_THE TASK_.
Quote every item below word for word, in the order given.

_INPUT ROWS_.

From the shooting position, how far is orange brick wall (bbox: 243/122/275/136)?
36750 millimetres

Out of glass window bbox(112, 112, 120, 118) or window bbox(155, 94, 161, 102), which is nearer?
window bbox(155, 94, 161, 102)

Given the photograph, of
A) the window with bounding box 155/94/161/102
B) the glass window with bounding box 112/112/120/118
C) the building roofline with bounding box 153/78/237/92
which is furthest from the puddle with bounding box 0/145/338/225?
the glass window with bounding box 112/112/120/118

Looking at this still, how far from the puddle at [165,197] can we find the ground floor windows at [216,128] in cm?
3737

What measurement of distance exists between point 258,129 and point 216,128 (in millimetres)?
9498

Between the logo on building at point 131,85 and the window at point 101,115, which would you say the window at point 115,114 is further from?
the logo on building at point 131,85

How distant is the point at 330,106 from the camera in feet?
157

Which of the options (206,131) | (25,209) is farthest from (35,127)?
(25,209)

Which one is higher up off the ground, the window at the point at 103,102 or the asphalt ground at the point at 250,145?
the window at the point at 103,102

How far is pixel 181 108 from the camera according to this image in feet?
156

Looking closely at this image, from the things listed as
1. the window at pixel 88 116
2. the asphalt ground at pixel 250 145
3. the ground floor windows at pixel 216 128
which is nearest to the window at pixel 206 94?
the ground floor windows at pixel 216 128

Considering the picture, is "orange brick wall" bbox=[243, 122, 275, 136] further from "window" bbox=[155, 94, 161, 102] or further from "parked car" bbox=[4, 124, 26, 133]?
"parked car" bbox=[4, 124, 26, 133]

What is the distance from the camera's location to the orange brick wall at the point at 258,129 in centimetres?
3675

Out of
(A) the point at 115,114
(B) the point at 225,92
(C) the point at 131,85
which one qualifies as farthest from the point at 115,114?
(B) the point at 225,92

_COMPLETE OUTPUT_.
From the shooting position, how far is orange brick wall (bbox: 243/122/275/136)?
36750 millimetres

Out of glass window bbox(112, 112, 120, 118) or window bbox(155, 94, 161, 102), which is nearer?
window bbox(155, 94, 161, 102)

Given the photograph, of
A) the window with bounding box 155/94/161/102
B) the glass window with bounding box 112/112/120/118
C) the building roofline with bounding box 153/78/237/92
which is furthest from the puddle with bounding box 0/145/338/225?
the glass window with bounding box 112/112/120/118

Looking at this still, how far from the puddle at [165,197] can we find the ground floor windows at [216,128] in cm?
3737

What measurement of distance exists between point 258,129 and point 216,128 (in millimetres)?
9498

Between the logo on building at point 131,85 and the window at point 101,115, which would you say the window at point 115,114 is further from?
the logo on building at point 131,85

How distant is the point at 330,106 from the camera in feet?
157

Which of the options (206,131) | (25,209) is farthest from (35,127)?
(25,209)

Which one is higher up off the ground, the window at the point at 103,102 or the asphalt ground at the point at 250,145?
the window at the point at 103,102

How far is pixel 181 108 from the camera according to this image in feet?
156

Looking closely at this image, from the things listed as
1. the window at pixel 88 116
2. the asphalt ground at pixel 250 145
3. the ground floor windows at pixel 216 128
which is nearest to the window at pixel 206 94?
the ground floor windows at pixel 216 128

Considering the picture, is "orange brick wall" bbox=[243, 122, 275, 136] further from "window" bbox=[155, 94, 161, 102] or further from "parked car" bbox=[4, 124, 26, 133]?
"parked car" bbox=[4, 124, 26, 133]

What is the distance from the camera's location to the orange brick wall at the point at 258,129 in centimetres?
3675

Out of
(A) the point at 115,114
(B) the point at 225,92
(C) the point at 131,85
which one qualifies as farthest from the point at 115,114?
(B) the point at 225,92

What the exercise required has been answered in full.